Open scooter7 opened 2 years ago
Is this something supported by YouTube captions? Can you link to an example video?
I don't believe so. But, I'll keep digging. Thanks!
If there aren't labels in the YouTube captions I highly doubt we can do it here. But maybe there's hidden metadata in there?
Interesting...any ideas on how to determine the possibility of hidden metadata? Thanks!
Go to your YouTube video, open the JavaScript console and paste this:
console.log(ytplayer.config.args.raw_player_response.captions)
You can explore what's in there and see if there's any info corresponding to speaker identification.
If not, then you're probably out of luck, sorry.
I don't think there is a standard. (edit: there is; see below) http203 & some news orgs will put each speaker in FULL-CAPS. I've also seen different colors & positions (left side & right side).
If you want to make a soft-standard, please let me know!

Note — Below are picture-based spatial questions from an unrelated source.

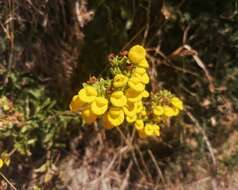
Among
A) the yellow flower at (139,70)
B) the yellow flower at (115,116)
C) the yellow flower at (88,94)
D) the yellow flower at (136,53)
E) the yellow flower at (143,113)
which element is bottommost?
the yellow flower at (115,116)

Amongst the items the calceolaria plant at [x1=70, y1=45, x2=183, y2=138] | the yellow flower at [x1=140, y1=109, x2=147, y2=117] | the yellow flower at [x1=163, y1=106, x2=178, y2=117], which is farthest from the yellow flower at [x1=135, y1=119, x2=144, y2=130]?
A: the calceolaria plant at [x1=70, y1=45, x2=183, y2=138]

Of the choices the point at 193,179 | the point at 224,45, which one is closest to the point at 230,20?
the point at 224,45

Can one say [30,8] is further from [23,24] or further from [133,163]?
[133,163]

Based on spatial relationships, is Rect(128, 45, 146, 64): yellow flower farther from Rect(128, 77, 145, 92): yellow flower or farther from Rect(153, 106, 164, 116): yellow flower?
Rect(153, 106, 164, 116): yellow flower

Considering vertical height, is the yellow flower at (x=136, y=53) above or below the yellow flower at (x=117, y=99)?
above

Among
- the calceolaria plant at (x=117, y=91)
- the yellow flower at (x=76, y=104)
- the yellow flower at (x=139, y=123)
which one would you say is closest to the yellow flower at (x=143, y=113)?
the yellow flower at (x=139, y=123)

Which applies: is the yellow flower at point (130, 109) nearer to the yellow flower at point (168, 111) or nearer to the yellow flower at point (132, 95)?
the yellow flower at point (132, 95)

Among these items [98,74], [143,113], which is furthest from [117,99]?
[98,74]
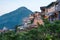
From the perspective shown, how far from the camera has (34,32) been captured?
88.0ft

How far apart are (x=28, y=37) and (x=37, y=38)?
150 centimetres

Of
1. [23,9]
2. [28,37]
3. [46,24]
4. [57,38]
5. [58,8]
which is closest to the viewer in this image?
[57,38]

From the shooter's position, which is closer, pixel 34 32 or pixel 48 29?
pixel 48 29

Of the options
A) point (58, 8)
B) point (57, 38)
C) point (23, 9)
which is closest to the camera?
point (57, 38)

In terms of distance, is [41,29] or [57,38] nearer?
[57,38]

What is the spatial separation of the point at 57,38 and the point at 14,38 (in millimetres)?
5512

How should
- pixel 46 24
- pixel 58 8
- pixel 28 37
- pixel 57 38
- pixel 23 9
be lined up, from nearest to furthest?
1. pixel 57 38
2. pixel 46 24
3. pixel 28 37
4. pixel 58 8
5. pixel 23 9

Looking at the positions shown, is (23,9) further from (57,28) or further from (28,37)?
(57,28)

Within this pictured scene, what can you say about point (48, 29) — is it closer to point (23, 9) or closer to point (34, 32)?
point (34, 32)

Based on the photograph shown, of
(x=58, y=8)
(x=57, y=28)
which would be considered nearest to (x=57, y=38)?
(x=57, y=28)

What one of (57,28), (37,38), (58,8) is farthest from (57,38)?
(58,8)

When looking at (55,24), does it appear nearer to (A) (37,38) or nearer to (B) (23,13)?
(A) (37,38)

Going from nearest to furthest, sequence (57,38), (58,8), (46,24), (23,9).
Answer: (57,38)
(46,24)
(58,8)
(23,9)

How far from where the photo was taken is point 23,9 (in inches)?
1954
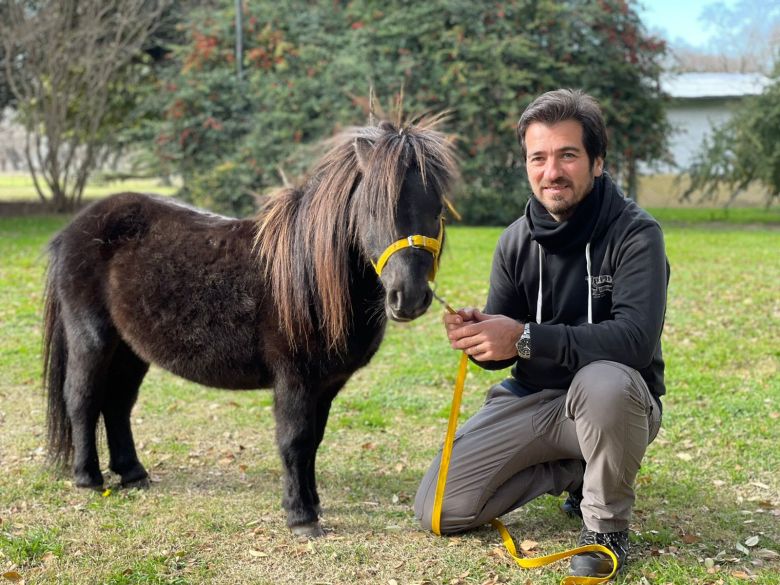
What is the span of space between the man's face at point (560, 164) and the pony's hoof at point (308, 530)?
6.06ft

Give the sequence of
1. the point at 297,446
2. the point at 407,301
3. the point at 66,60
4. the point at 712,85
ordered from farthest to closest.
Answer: the point at 712,85, the point at 66,60, the point at 297,446, the point at 407,301

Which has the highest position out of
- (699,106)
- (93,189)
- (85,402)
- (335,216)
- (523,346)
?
(699,106)

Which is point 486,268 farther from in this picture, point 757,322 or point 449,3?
point 449,3

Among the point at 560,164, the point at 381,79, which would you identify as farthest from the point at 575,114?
the point at 381,79

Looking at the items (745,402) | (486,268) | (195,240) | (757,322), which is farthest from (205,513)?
(486,268)

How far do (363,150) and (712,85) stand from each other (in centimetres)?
2948

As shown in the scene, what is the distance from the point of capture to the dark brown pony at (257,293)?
3.30m

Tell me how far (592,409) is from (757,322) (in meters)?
5.84

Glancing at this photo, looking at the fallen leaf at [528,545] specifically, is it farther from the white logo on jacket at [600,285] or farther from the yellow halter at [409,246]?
the yellow halter at [409,246]

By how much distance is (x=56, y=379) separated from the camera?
4.43 m

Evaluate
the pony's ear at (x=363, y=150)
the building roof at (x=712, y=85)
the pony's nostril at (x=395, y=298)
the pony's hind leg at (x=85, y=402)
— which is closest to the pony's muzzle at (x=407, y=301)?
the pony's nostril at (x=395, y=298)

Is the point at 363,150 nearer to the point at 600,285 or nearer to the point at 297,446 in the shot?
the point at 600,285

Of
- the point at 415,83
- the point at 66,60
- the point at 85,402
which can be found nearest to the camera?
the point at 85,402

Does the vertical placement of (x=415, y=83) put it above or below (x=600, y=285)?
above
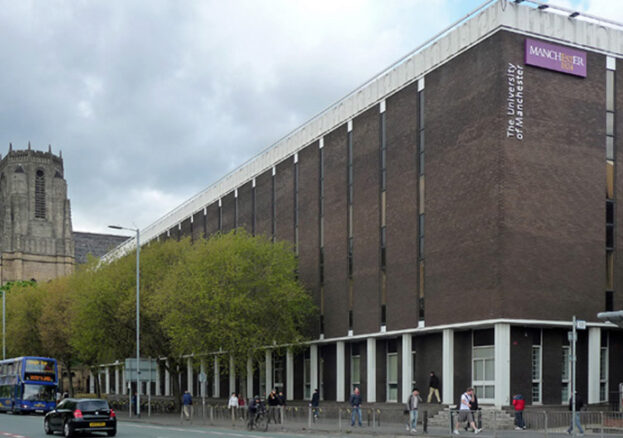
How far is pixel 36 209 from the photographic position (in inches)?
6673

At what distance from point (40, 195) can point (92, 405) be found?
475 feet

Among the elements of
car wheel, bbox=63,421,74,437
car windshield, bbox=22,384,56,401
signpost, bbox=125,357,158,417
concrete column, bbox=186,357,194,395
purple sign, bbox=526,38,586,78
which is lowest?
concrete column, bbox=186,357,194,395

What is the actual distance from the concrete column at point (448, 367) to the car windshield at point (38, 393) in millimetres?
28871

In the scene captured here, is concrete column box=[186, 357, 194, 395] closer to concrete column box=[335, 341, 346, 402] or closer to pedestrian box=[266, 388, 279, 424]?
concrete column box=[335, 341, 346, 402]

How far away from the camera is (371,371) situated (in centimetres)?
4997

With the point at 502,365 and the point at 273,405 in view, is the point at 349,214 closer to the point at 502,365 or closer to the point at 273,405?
the point at 273,405

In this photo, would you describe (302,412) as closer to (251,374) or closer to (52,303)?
(251,374)

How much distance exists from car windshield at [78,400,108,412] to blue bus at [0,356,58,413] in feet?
86.7

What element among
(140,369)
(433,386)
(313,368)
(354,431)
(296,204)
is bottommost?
(313,368)

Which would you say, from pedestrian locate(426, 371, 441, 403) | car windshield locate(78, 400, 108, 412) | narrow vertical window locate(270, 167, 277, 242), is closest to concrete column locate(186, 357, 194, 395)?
narrow vertical window locate(270, 167, 277, 242)

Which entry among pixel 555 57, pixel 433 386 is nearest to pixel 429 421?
pixel 433 386

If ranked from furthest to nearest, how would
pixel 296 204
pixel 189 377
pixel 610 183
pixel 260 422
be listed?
pixel 189 377 → pixel 296 204 → pixel 610 183 → pixel 260 422

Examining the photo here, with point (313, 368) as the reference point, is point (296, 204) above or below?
above

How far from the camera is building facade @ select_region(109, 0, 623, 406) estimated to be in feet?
131
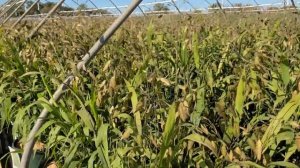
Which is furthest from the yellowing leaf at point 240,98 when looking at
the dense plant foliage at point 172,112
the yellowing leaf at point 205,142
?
the yellowing leaf at point 205,142

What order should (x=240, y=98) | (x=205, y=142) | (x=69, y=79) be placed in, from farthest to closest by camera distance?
(x=69, y=79) → (x=240, y=98) → (x=205, y=142)

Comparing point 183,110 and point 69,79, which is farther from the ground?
point 69,79

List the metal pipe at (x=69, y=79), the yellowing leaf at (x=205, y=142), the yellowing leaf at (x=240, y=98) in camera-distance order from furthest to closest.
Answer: the metal pipe at (x=69, y=79) < the yellowing leaf at (x=240, y=98) < the yellowing leaf at (x=205, y=142)

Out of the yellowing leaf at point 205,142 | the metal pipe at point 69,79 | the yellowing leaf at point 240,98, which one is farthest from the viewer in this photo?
the metal pipe at point 69,79

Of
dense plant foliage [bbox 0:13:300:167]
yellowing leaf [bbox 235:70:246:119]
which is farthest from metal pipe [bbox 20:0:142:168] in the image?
yellowing leaf [bbox 235:70:246:119]

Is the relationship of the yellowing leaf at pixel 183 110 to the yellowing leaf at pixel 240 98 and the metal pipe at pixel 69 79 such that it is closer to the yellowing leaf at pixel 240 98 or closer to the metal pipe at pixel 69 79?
the yellowing leaf at pixel 240 98

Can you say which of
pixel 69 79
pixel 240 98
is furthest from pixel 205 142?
pixel 69 79

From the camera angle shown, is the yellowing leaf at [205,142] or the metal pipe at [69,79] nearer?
the yellowing leaf at [205,142]

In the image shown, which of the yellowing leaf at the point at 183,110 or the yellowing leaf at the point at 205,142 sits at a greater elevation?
the yellowing leaf at the point at 183,110

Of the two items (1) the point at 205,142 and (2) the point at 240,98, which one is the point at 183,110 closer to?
(1) the point at 205,142

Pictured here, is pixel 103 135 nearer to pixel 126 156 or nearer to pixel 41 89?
pixel 126 156

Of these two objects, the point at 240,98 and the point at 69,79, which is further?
the point at 69,79

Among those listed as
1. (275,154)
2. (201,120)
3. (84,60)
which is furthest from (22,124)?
(275,154)

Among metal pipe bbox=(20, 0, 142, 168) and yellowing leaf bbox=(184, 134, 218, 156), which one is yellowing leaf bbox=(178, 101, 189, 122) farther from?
metal pipe bbox=(20, 0, 142, 168)
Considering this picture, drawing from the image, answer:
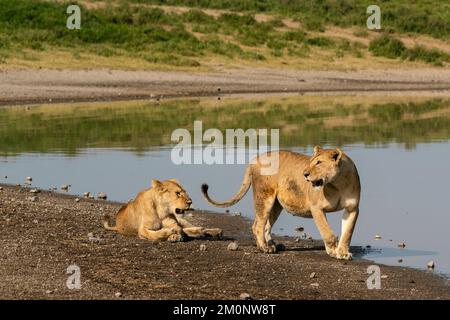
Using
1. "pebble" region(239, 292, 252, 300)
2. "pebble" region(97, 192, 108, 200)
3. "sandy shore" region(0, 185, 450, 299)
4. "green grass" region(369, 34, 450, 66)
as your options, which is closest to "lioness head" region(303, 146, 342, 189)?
"sandy shore" region(0, 185, 450, 299)

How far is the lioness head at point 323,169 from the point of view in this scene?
35.5 ft

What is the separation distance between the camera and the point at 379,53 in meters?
42.9

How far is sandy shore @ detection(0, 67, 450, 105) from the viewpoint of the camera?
30.8 metres

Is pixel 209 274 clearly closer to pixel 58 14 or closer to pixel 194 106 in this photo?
pixel 194 106

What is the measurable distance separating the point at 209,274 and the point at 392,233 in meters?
3.22

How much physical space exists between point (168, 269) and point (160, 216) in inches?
69.5

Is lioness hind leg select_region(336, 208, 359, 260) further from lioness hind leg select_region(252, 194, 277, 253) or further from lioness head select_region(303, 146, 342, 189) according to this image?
lioness hind leg select_region(252, 194, 277, 253)

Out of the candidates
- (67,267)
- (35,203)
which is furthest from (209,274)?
(35,203)

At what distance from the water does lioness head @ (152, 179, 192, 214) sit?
1.47m

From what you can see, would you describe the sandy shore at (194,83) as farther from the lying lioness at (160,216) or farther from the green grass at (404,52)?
the lying lioness at (160,216)

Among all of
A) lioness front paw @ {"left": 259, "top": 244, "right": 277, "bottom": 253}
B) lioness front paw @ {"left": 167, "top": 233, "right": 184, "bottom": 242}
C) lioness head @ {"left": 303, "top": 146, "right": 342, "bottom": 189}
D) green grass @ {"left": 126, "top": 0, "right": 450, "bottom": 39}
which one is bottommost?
lioness front paw @ {"left": 259, "top": 244, "right": 277, "bottom": 253}

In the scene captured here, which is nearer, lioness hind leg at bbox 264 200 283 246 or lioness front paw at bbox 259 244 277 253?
lioness front paw at bbox 259 244 277 253

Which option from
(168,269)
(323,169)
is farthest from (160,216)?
(323,169)

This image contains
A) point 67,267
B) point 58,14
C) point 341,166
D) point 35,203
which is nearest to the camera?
point 67,267
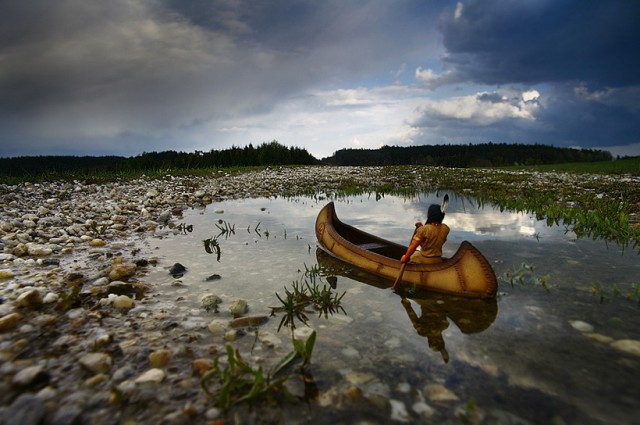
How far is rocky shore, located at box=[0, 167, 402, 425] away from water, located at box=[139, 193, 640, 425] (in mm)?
712

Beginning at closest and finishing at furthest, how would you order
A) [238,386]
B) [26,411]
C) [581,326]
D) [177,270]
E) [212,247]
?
1. [26,411]
2. [238,386]
3. [581,326]
4. [177,270]
5. [212,247]

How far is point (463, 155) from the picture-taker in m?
113

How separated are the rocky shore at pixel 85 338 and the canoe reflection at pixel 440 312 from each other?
3136 millimetres

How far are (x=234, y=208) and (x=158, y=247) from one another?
7264mm

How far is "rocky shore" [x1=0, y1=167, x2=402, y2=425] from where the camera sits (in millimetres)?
3273

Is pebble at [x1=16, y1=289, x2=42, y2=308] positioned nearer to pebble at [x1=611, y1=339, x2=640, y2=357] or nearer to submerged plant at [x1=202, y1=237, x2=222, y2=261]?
submerged plant at [x1=202, y1=237, x2=222, y2=261]

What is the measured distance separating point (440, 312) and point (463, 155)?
118m

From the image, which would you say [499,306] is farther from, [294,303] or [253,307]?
[253,307]

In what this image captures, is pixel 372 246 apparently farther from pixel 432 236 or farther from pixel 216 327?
pixel 216 327

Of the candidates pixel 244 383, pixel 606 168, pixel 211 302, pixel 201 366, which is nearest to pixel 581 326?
pixel 244 383

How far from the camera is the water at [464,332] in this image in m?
3.51

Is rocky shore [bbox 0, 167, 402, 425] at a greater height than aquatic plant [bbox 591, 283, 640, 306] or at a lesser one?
greater

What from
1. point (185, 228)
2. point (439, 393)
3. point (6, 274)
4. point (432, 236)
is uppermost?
point (432, 236)

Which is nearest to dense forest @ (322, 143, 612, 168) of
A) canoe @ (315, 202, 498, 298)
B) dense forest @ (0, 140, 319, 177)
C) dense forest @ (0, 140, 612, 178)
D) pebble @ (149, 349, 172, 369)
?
dense forest @ (0, 140, 612, 178)
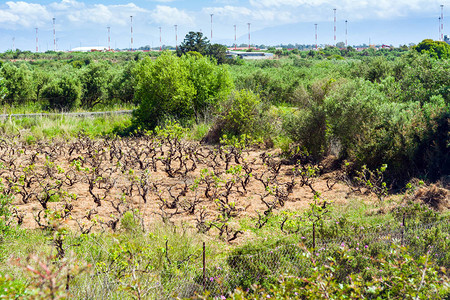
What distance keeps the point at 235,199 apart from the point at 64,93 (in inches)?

I believe what @tomByrer is talking about is putting SPEAKER NAME:
at the beginning of the line every time a new speaker is talking. This works very well and I think is often used, but at this point I'm not sure what additional task youtube-vtt should perform, since the label is already there in the output. I thought @scooter7 was asking if YouTube uses some unsupervised learning tech to identity unlabeled discrete speakers so their lines can be distinguished from one another, or perhaps I totally misunderstood the original question. I'm assuming the use case is for videos where you had no control over the creation of the captions but you want to download them.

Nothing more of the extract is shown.